Harga alat pasturisasi ini --dengan kapasitas 500 liter per
jam--cuma Rp 4 juta satu set. Tapi, menurut Aisjah, suatu unit
usaha yang terdiri dari lahan, gedung, alat kemas, kamar
pendingin, liesel penggerak, pompa air, dan sebagainya, mungkin
mencapai Rp 44,5 juta. Ini masih mungkin terjangkau oleh
koperasi .
Gedung yang dimaksud di sini bukan yang mentereng. Ruangan PHE
di Departemen Biokimia IPB itu, misalnya, hanya 5 kali 5 meter.
PHE terdiri dari lempengan-lempengan kecil (3 kali 10 cm) logam
tahan korosi (stainless steel) yang dihubungkan satu sama lain,
sehingga membentuk parit-parit kecil. Mirip radiator mobil.
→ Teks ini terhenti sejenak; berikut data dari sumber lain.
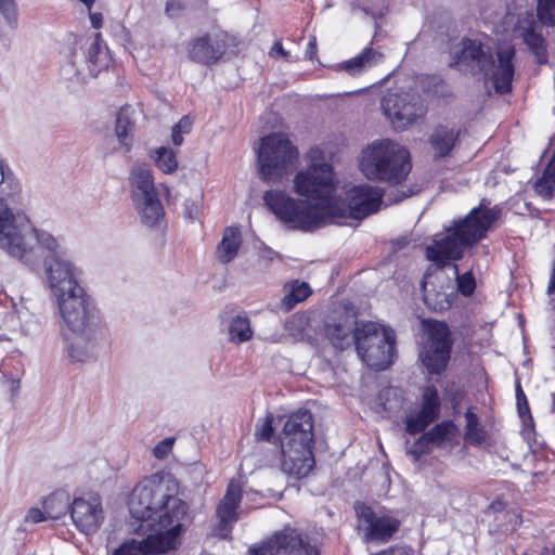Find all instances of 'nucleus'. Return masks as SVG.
Segmentation results:
<instances>
[{
    "mask_svg": "<svg viewBox=\"0 0 555 555\" xmlns=\"http://www.w3.org/2000/svg\"><path fill=\"white\" fill-rule=\"evenodd\" d=\"M310 165L294 177V191L307 201H298L282 191H268L266 206L275 217L293 229L310 231L336 218L363 219L376 212L382 201L377 188L369 184L353 186L346 198L337 195L332 166L319 150L311 151Z\"/></svg>",
    "mask_w": 555,
    "mask_h": 555,
    "instance_id": "1",
    "label": "nucleus"
},
{
    "mask_svg": "<svg viewBox=\"0 0 555 555\" xmlns=\"http://www.w3.org/2000/svg\"><path fill=\"white\" fill-rule=\"evenodd\" d=\"M131 530L141 540L124 542L114 555H159L173 550L189 520V506L170 492L167 481L153 476L139 482L128 502Z\"/></svg>",
    "mask_w": 555,
    "mask_h": 555,
    "instance_id": "2",
    "label": "nucleus"
},
{
    "mask_svg": "<svg viewBox=\"0 0 555 555\" xmlns=\"http://www.w3.org/2000/svg\"><path fill=\"white\" fill-rule=\"evenodd\" d=\"M0 248L35 270L44 257L46 283L55 301L85 291L78 283L77 268L63 257L59 238L35 228L28 219L14 215L0 197Z\"/></svg>",
    "mask_w": 555,
    "mask_h": 555,
    "instance_id": "3",
    "label": "nucleus"
},
{
    "mask_svg": "<svg viewBox=\"0 0 555 555\" xmlns=\"http://www.w3.org/2000/svg\"><path fill=\"white\" fill-rule=\"evenodd\" d=\"M62 318L61 333L72 362L85 363L93 359L106 340L94 306L86 291L55 301Z\"/></svg>",
    "mask_w": 555,
    "mask_h": 555,
    "instance_id": "4",
    "label": "nucleus"
},
{
    "mask_svg": "<svg viewBox=\"0 0 555 555\" xmlns=\"http://www.w3.org/2000/svg\"><path fill=\"white\" fill-rule=\"evenodd\" d=\"M501 210L489 208L485 201L462 220L454 222L452 231L440 241L427 246L426 257L439 267L448 260L462 258L464 251L482 240L492 224L496 221Z\"/></svg>",
    "mask_w": 555,
    "mask_h": 555,
    "instance_id": "5",
    "label": "nucleus"
},
{
    "mask_svg": "<svg viewBox=\"0 0 555 555\" xmlns=\"http://www.w3.org/2000/svg\"><path fill=\"white\" fill-rule=\"evenodd\" d=\"M514 49L507 47L500 49L494 56L490 47L481 41L463 39L454 52V64L460 70L482 74L492 81L496 92L505 93L511 90L514 77Z\"/></svg>",
    "mask_w": 555,
    "mask_h": 555,
    "instance_id": "6",
    "label": "nucleus"
},
{
    "mask_svg": "<svg viewBox=\"0 0 555 555\" xmlns=\"http://www.w3.org/2000/svg\"><path fill=\"white\" fill-rule=\"evenodd\" d=\"M360 168L370 180L399 184L411 170L410 154L391 140L375 141L363 151Z\"/></svg>",
    "mask_w": 555,
    "mask_h": 555,
    "instance_id": "7",
    "label": "nucleus"
},
{
    "mask_svg": "<svg viewBox=\"0 0 555 555\" xmlns=\"http://www.w3.org/2000/svg\"><path fill=\"white\" fill-rule=\"evenodd\" d=\"M298 151L284 133H271L260 141L258 166L260 178L268 183L281 182L296 168Z\"/></svg>",
    "mask_w": 555,
    "mask_h": 555,
    "instance_id": "8",
    "label": "nucleus"
},
{
    "mask_svg": "<svg viewBox=\"0 0 555 555\" xmlns=\"http://www.w3.org/2000/svg\"><path fill=\"white\" fill-rule=\"evenodd\" d=\"M354 345L362 362L376 371L392 363L395 333L391 328L376 322H362L354 331Z\"/></svg>",
    "mask_w": 555,
    "mask_h": 555,
    "instance_id": "9",
    "label": "nucleus"
},
{
    "mask_svg": "<svg viewBox=\"0 0 555 555\" xmlns=\"http://www.w3.org/2000/svg\"><path fill=\"white\" fill-rule=\"evenodd\" d=\"M68 59L64 72L68 78H76L79 81L96 77L109 63L108 51L100 33L92 38L75 39Z\"/></svg>",
    "mask_w": 555,
    "mask_h": 555,
    "instance_id": "10",
    "label": "nucleus"
},
{
    "mask_svg": "<svg viewBox=\"0 0 555 555\" xmlns=\"http://www.w3.org/2000/svg\"><path fill=\"white\" fill-rule=\"evenodd\" d=\"M425 340L420 353L422 363L430 374H440L450 360L452 340L446 323L425 321Z\"/></svg>",
    "mask_w": 555,
    "mask_h": 555,
    "instance_id": "11",
    "label": "nucleus"
},
{
    "mask_svg": "<svg viewBox=\"0 0 555 555\" xmlns=\"http://www.w3.org/2000/svg\"><path fill=\"white\" fill-rule=\"evenodd\" d=\"M382 108L397 129H405L427 112L423 99L415 92H388L382 99Z\"/></svg>",
    "mask_w": 555,
    "mask_h": 555,
    "instance_id": "12",
    "label": "nucleus"
},
{
    "mask_svg": "<svg viewBox=\"0 0 555 555\" xmlns=\"http://www.w3.org/2000/svg\"><path fill=\"white\" fill-rule=\"evenodd\" d=\"M63 506L69 509L77 530L87 535L95 533L105 520L102 499L95 492L83 493L75 498L70 505L65 503Z\"/></svg>",
    "mask_w": 555,
    "mask_h": 555,
    "instance_id": "13",
    "label": "nucleus"
},
{
    "mask_svg": "<svg viewBox=\"0 0 555 555\" xmlns=\"http://www.w3.org/2000/svg\"><path fill=\"white\" fill-rule=\"evenodd\" d=\"M249 555H319V552L297 529L286 527L260 546L251 547Z\"/></svg>",
    "mask_w": 555,
    "mask_h": 555,
    "instance_id": "14",
    "label": "nucleus"
},
{
    "mask_svg": "<svg viewBox=\"0 0 555 555\" xmlns=\"http://www.w3.org/2000/svg\"><path fill=\"white\" fill-rule=\"evenodd\" d=\"M360 526L369 541L386 542L400 527V521L391 516L376 513L365 504L356 505Z\"/></svg>",
    "mask_w": 555,
    "mask_h": 555,
    "instance_id": "15",
    "label": "nucleus"
},
{
    "mask_svg": "<svg viewBox=\"0 0 555 555\" xmlns=\"http://www.w3.org/2000/svg\"><path fill=\"white\" fill-rule=\"evenodd\" d=\"M186 50L192 62L202 65L215 64L227 51L225 35L222 33H206L193 37L188 42Z\"/></svg>",
    "mask_w": 555,
    "mask_h": 555,
    "instance_id": "16",
    "label": "nucleus"
},
{
    "mask_svg": "<svg viewBox=\"0 0 555 555\" xmlns=\"http://www.w3.org/2000/svg\"><path fill=\"white\" fill-rule=\"evenodd\" d=\"M313 416L310 411L299 409L292 413L283 426L281 447H313Z\"/></svg>",
    "mask_w": 555,
    "mask_h": 555,
    "instance_id": "17",
    "label": "nucleus"
},
{
    "mask_svg": "<svg viewBox=\"0 0 555 555\" xmlns=\"http://www.w3.org/2000/svg\"><path fill=\"white\" fill-rule=\"evenodd\" d=\"M241 500V486L235 481H231L227 488L225 494L217 506L216 516L218 522L212 528V535L221 539L229 537L234 522L238 520Z\"/></svg>",
    "mask_w": 555,
    "mask_h": 555,
    "instance_id": "18",
    "label": "nucleus"
},
{
    "mask_svg": "<svg viewBox=\"0 0 555 555\" xmlns=\"http://www.w3.org/2000/svg\"><path fill=\"white\" fill-rule=\"evenodd\" d=\"M440 399L434 386L425 388L422 408L418 412L410 414L405 420V429L411 435L425 430L439 416Z\"/></svg>",
    "mask_w": 555,
    "mask_h": 555,
    "instance_id": "19",
    "label": "nucleus"
},
{
    "mask_svg": "<svg viewBox=\"0 0 555 555\" xmlns=\"http://www.w3.org/2000/svg\"><path fill=\"white\" fill-rule=\"evenodd\" d=\"M281 453L282 470L296 479L308 476L314 467L312 447H281Z\"/></svg>",
    "mask_w": 555,
    "mask_h": 555,
    "instance_id": "20",
    "label": "nucleus"
},
{
    "mask_svg": "<svg viewBox=\"0 0 555 555\" xmlns=\"http://www.w3.org/2000/svg\"><path fill=\"white\" fill-rule=\"evenodd\" d=\"M359 325L354 317L345 313L328 321L324 334L335 349L345 350L354 344V331Z\"/></svg>",
    "mask_w": 555,
    "mask_h": 555,
    "instance_id": "21",
    "label": "nucleus"
},
{
    "mask_svg": "<svg viewBox=\"0 0 555 555\" xmlns=\"http://www.w3.org/2000/svg\"><path fill=\"white\" fill-rule=\"evenodd\" d=\"M129 186L132 202L159 195L162 190L168 192V188L165 184H155L151 169L140 165L131 168L129 173Z\"/></svg>",
    "mask_w": 555,
    "mask_h": 555,
    "instance_id": "22",
    "label": "nucleus"
},
{
    "mask_svg": "<svg viewBox=\"0 0 555 555\" xmlns=\"http://www.w3.org/2000/svg\"><path fill=\"white\" fill-rule=\"evenodd\" d=\"M383 60L384 54L380 51L369 47L357 56L337 64V69L346 72L350 76H356L372 68Z\"/></svg>",
    "mask_w": 555,
    "mask_h": 555,
    "instance_id": "23",
    "label": "nucleus"
},
{
    "mask_svg": "<svg viewBox=\"0 0 555 555\" xmlns=\"http://www.w3.org/2000/svg\"><path fill=\"white\" fill-rule=\"evenodd\" d=\"M134 109L129 106H122L116 118L115 124V135L118 141V149L124 153H128L131 150V134L134 130Z\"/></svg>",
    "mask_w": 555,
    "mask_h": 555,
    "instance_id": "24",
    "label": "nucleus"
},
{
    "mask_svg": "<svg viewBox=\"0 0 555 555\" xmlns=\"http://www.w3.org/2000/svg\"><path fill=\"white\" fill-rule=\"evenodd\" d=\"M17 4L15 0H0V41L9 47L17 28Z\"/></svg>",
    "mask_w": 555,
    "mask_h": 555,
    "instance_id": "25",
    "label": "nucleus"
},
{
    "mask_svg": "<svg viewBox=\"0 0 555 555\" xmlns=\"http://www.w3.org/2000/svg\"><path fill=\"white\" fill-rule=\"evenodd\" d=\"M133 204L142 223L146 227H157L165 217V210L159 201V195L133 201Z\"/></svg>",
    "mask_w": 555,
    "mask_h": 555,
    "instance_id": "26",
    "label": "nucleus"
},
{
    "mask_svg": "<svg viewBox=\"0 0 555 555\" xmlns=\"http://www.w3.org/2000/svg\"><path fill=\"white\" fill-rule=\"evenodd\" d=\"M459 130L447 126L437 127L430 135V145L435 152V157H446L453 150L459 139Z\"/></svg>",
    "mask_w": 555,
    "mask_h": 555,
    "instance_id": "27",
    "label": "nucleus"
},
{
    "mask_svg": "<svg viewBox=\"0 0 555 555\" xmlns=\"http://www.w3.org/2000/svg\"><path fill=\"white\" fill-rule=\"evenodd\" d=\"M242 245V236L238 228L228 227L223 231L222 240L217 247V258L221 263L232 261Z\"/></svg>",
    "mask_w": 555,
    "mask_h": 555,
    "instance_id": "28",
    "label": "nucleus"
},
{
    "mask_svg": "<svg viewBox=\"0 0 555 555\" xmlns=\"http://www.w3.org/2000/svg\"><path fill=\"white\" fill-rule=\"evenodd\" d=\"M537 23L534 20L526 18L519 22L516 27V33L522 38L524 42L537 54L540 55L543 52L544 39L535 29Z\"/></svg>",
    "mask_w": 555,
    "mask_h": 555,
    "instance_id": "29",
    "label": "nucleus"
},
{
    "mask_svg": "<svg viewBox=\"0 0 555 555\" xmlns=\"http://www.w3.org/2000/svg\"><path fill=\"white\" fill-rule=\"evenodd\" d=\"M465 441L472 446H481L487 439L486 429L479 424L478 416L468 409L465 413Z\"/></svg>",
    "mask_w": 555,
    "mask_h": 555,
    "instance_id": "30",
    "label": "nucleus"
},
{
    "mask_svg": "<svg viewBox=\"0 0 555 555\" xmlns=\"http://www.w3.org/2000/svg\"><path fill=\"white\" fill-rule=\"evenodd\" d=\"M228 331L230 341L234 344L248 341L253 337V330L250 327L249 319L243 314H238L231 319Z\"/></svg>",
    "mask_w": 555,
    "mask_h": 555,
    "instance_id": "31",
    "label": "nucleus"
},
{
    "mask_svg": "<svg viewBox=\"0 0 555 555\" xmlns=\"http://www.w3.org/2000/svg\"><path fill=\"white\" fill-rule=\"evenodd\" d=\"M57 502H61L57 495L48 498L43 504L44 512L36 507L30 508L26 515V521L38 524L46 520L47 518H60V516L66 512V506H63L59 512H54L53 506Z\"/></svg>",
    "mask_w": 555,
    "mask_h": 555,
    "instance_id": "32",
    "label": "nucleus"
},
{
    "mask_svg": "<svg viewBox=\"0 0 555 555\" xmlns=\"http://www.w3.org/2000/svg\"><path fill=\"white\" fill-rule=\"evenodd\" d=\"M456 433V427L452 422H441L434 426L426 435L434 447H443L450 442Z\"/></svg>",
    "mask_w": 555,
    "mask_h": 555,
    "instance_id": "33",
    "label": "nucleus"
},
{
    "mask_svg": "<svg viewBox=\"0 0 555 555\" xmlns=\"http://www.w3.org/2000/svg\"><path fill=\"white\" fill-rule=\"evenodd\" d=\"M152 157H154L157 168L166 175L173 173L178 168L176 153L169 147L160 146L156 149Z\"/></svg>",
    "mask_w": 555,
    "mask_h": 555,
    "instance_id": "34",
    "label": "nucleus"
},
{
    "mask_svg": "<svg viewBox=\"0 0 555 555\" xmlns=\"http://www.w3.org/2000/svg\"><path fill=\"white\" fill-rule=\"evenodd\" d=\"M311 294V289L309 285L305 282L298 283L296 282L288 294H286L282 300V307L289 311L292 310L298 302L304 301Z\"/></svg>",
    "mask_w": 555,
    "mask_h": 555,
    "instance_id": "35",
    "label": "nucleus"
},
{
    "mask_svg": "<svg viewBox=\"0 0 555 555\" xmlns=\"http://www.w3.org/2000/svg\"><path fill=\"white\" fill-rule=\"evenodd\" d=\"M535 192L545 199H550L553 196L555 189V177L548 175V168L546 167L543 176L534 184Z\"/></svg>",
    "mask_w": 555,
    "mask_h": 555,
    "instance_id": "36",
    "label": "nucleus"
},
{
    "mask_svg": "<svg viewBox=\"0 0 555 555\" xmlns=\"http://www.w3.org/2000/svg\"><path fill=\"white\" fill-rule=\"evenodd\" d=\"M453 269L456 273V282H457V289L463 296H470L475 288H476V281L473 275V273L466 272L464 274H459L457 272V264H453Z\"/></svg>",
    "mask_w": 555,
    "mask_h": 555,
    "instance_id": "37",
    "label": "nucleus"
},
{
    "mask_svg": "<svg viewBox=\"0 0 555 555\" xmlns=\"http://www.w3.org/2000/svg\"><path fill=\"white\" fill-rule=\"evenodd\" d=\"M538 16L543 24L554 26L555 25V0H539Z\"/></svg>",
    "mask_w": 555,
    "mask_h": 555,
    "instance_id": "38",
    "label": "nucleus"
},
{
    "mask_svg": "<svg viewBox=\"0 0 555 555\" xmlns=\"http://www.w3.org/2000/svg\"><path fill=\"white\" fill-rule=\"evenodd\" d=\"M430 447L428 436L424 434L408 448L406 453L417 462L424 454L429 453Z\"/></svg>",
    "mask_w": 555,
    "mask_h": 555,
    "instance_id": "39",
    "label": "nucleus"
},
{
    "mask_svg": "<svg viewBox=\"0 0 555 555\" xmlns=\"http://www.w3.org/2000/svg\"><path fill=\"white\" fill-rule=\"evenodd\" d=\"M201 203L202 198L199 195L186 198L183 202L182 215L189 222H193L198 218L201 211Z\"/></svg>",
    "mask_w": 555,
    "mask_h": 555,
    "instance_id": "40",
    "label": "nucleus"
},
{
    "mask_svg": "<svg viewBox=\"0 0 555 555\" xmlns=\"http://www.w3.org/2000/svg\"><path fill=\"white\" fill-rule=\"evenodd\" d=\"M186 5L183 0H168L165 4V15L169 18H178L184 12Z\"/></svg>",
    "mask_w": 555,
    "mask_h": 555,
    "instance_id": "41",
    "label": "nucleus"
},
{
    "mask_svg": "<svg viewBox=\"0 0 555 555\" xmlns=\"http://www.w3.org/2000/svg\"><path fill=\"white\" fill-rule=\"evenodd\" d=\"M175 438H165L153 449V455L158 460L166 459L172 450Z\"/></svg>",
    "mask_w": 555,
    "mask_h": 555,
    "instance_id": "42",
    "label": "nucleus"
},
{
    "mask_svg": "<svg viewBox=\"0 0 555 555\" xmlns=\"http://www.w3.org/2000/svg\"><path fill=\"white\" fill-rule=\"evenodd\" d=\"M306 321L302 317L293 315L287 322H286V330L288 333L294 336L295 338H298L301 336L304 328H305Z\"/></svg>",
    "mask_w": 555,
    "mask_h": 555,
    "instance_id": "43",
    "label": "nucleus"
},
{
    "mask_svg": "<svg viewBox=\"0 0 555 555\" xmlns=\"http://www.w3.org/2000/svg\"><path fill=\"white\" fill-rule=\"evenodd\" d=\"M273 417L272 415H267L262 422V424L258 427L256 431V437L261 440L269 441L273 435Z\"/></svg>",
    "mask_w": 555,
    "mask_h": 555,
    "instance_id": "44",
    "label": "nucleus"
},
{
    "mask_svg": "<svg viewBox=\"0 0 555 555\" xmlns=\"http://www.w3.org/2000/svg\"><path fill=\"white\" fill-rule=\"evenodd\" d=\"M192 127V121L189 117H182L178 124L173 126V129L181 131V133H189Z\"/></svg>",
    "mask_w": 555,
    "mask_h": 555,
    "instance_id": "45",
    "label": "nucleus"
},
{
    "mask_svg": "<svg viewBox=\"0 0 555 555\" xmlns=\"http://www.w3.org/2000/svg\"><path fill=\"white\" fill-rule=\"evenodd\" d=\"M269 54L272 57H278V56L287 57L288 56V52L284 50L281 41L274 42Z\"/></svg>",
    "mask_w": 555,
    "mask_h": 555,
    "instance_id": "46",
    "label": "nucleus"
},
{
    "mask_svg": "<svg viewBox=\"0 0 555 555\" xmlns=\"http://www.w3.org/2000/svg\"><path fill=\"white\" fill-rule=\"evenodd\" d=\"M89 17L90 22L93 28L99 29L103 25V15L99 12H91V9L89 10Z\"/></svg>",
    "mask_w": 555,
    "mask_h": 555,
    "instance_id": "47",
    "label": "nucleus"
},
{
    "mask_svg": "<svg viewBox=\"0 0 555 555\" xmlns=\"http://www.w3.org/2000/svg\"><path fill=\"white\" fill-rule=\"evenodd\" d=\"M315 55H317V41H315V38L313 37L308 42V46H307V49H306V56L309 60H314Z\"/></svg>",
    "mask_w": 555,
    "mask_h": 555,
    "instance_id": "48",
    "label": "nucleus"
},
{
    "mask_svg": "<svg viewBox=\"0 0 555 555\" xmlns=\"http://www.w3.org/2000/svg\"><path fill=\"white\" fill-rule=\"evenodd\" d=\"M516 397H517L518 410H519V413L521 414L522 413L521 401H524L526 409H528V405H527L525 393L521 390L520 384H517Z\"/></svg>",
    "mask_w": 555,
    "mask_h": 555,
    "instance_id": "49",
    "label": "nucleus"
},
{
    "mask_svg": "<svg viewBox=\"0 0 555 555\" xmlns=\"http://www.w3.org/2000/svg\"><path fill=\"white\" fill-rule=\"evenodd\" d=\"M171 140L176 146H180L183 143V133L172 128Z\"/></svg>",
    "mask_w": 555,
    "mask_h": 555,
    "instance_id": "50",
    "label": "nucleus"
},
{
    "mask_svg": "<svg viewBox=\"0 0 555 555\" xmlns=\"http://www.w3.org/2000/svg\"><path fill=\"white\" fill-rule=\"evenodd\" d=\"M436 297L442 298V300L440 301V304L438 306L435 305V309L443 310L450 306L449 301L447 300L446 294H437Z\"/></svg>",
    "mask_w": 555,
    "mask_h": 555,
    "instance_id": "51",
    "label": "nucleus"
},
{
    "mask_svg": "<svg viewBox=\"0 0 555 555\" xmlns=\"http://www.w3.org/2000/svg\"><path fill=\"white\" fill-rule=\"evenodd\" d=\"M396 552L397 551L395 548H388V550L380 551L379 553H376L375 555H404L403 553L396 554Z\"/></svg>",
    "mask_w": 555,
    "mask_h": 555,
    "instance_id": "52",
    "label": "nucleus"
},
{
    "mask_svg": "<svg viewBox=\"0 0 555 555\" xmlns=\"http://www.w3.org/2000/svg\"><path fill=\"white\" fill-rule=\"evenodd\" d=\"M78 1L80 3H82L83 5H86L88 10H90L95 2V0H78Z\"/></svg>",
    "mask_w": 555,
    "mask_h": 555,
    "instance_id": "53",
    "label": "nucleus"
},
{
    "mask_svg": "<svg viewBox=\"0 0 555 555\" xmlns=\"http://www.w3.org/2000/svg\"><path fill=\"white\" fill-rule=\"evenodd\" d=\"M424 298H425V301H426L428 305H430V298H433V296H431L429 293H425Z\"/></svg>",
    "mask_w": 555,
    "mask_h": 555,
    "instance_id": "54",
    "label": "nucleus"
}]
</instances>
Pada tiap parit kecil yang licin itu dialirkan susu, air panas,
dan air dingin. Sebuah Pompa Sentrifugal (CP) akan memompakan
susu dari tangki ke dalam parit-parit, kemudian dari arah
berlawanan dipompakan pula ke parit-parit lain yang terisolisasi
air yang sudah dipanaskan dalam suhu tertentu. Air itu berfungsi
untuk memanaskan susu sampai 70øC.
Biasanya setelah 15 detik, susu itu dianggap sudah bersih
bakteri, sementara, "hanya terjadi sedikit mungkin perubahan
rasa, komposisi dan nilai nutrisinya dibanding susu semula,"
kata Aisjah . Maka ke dalam parit lain dialirkan air dingin
untuk menurunkan kembali suhu susu itu. Semuanya berlangsung
dengan merata, berkat susu, air panas, dan dingin yang mengalir
pada parit-parit begitu tipisnya.
Lewat pipa-pipa, susu yang sudah dipasturisasikan dipompakan ke
dalam kemasan plastik. sereslah sudah. Sekarang susu itu bisa
awet 4 sampai 5 hari dalam keadaan cair--malah bisa bertahan
satu minggu bila disimpan dalam keadaan beku di dalam lemari
pendingin.
PHE memang bukan barang baru, terutama bagi peternak sapi perah
di luar negeri. PHE yang ada di Biokimia IPB itu--tipe Junior
N640--diimpor enam bulan yang lalu dari Australia. Tapi, menurut
Aisjah, kecuali lempengan logam itu, komponen lainnya sudah bisa
dibuat oleh pabrik logam di Indonesia.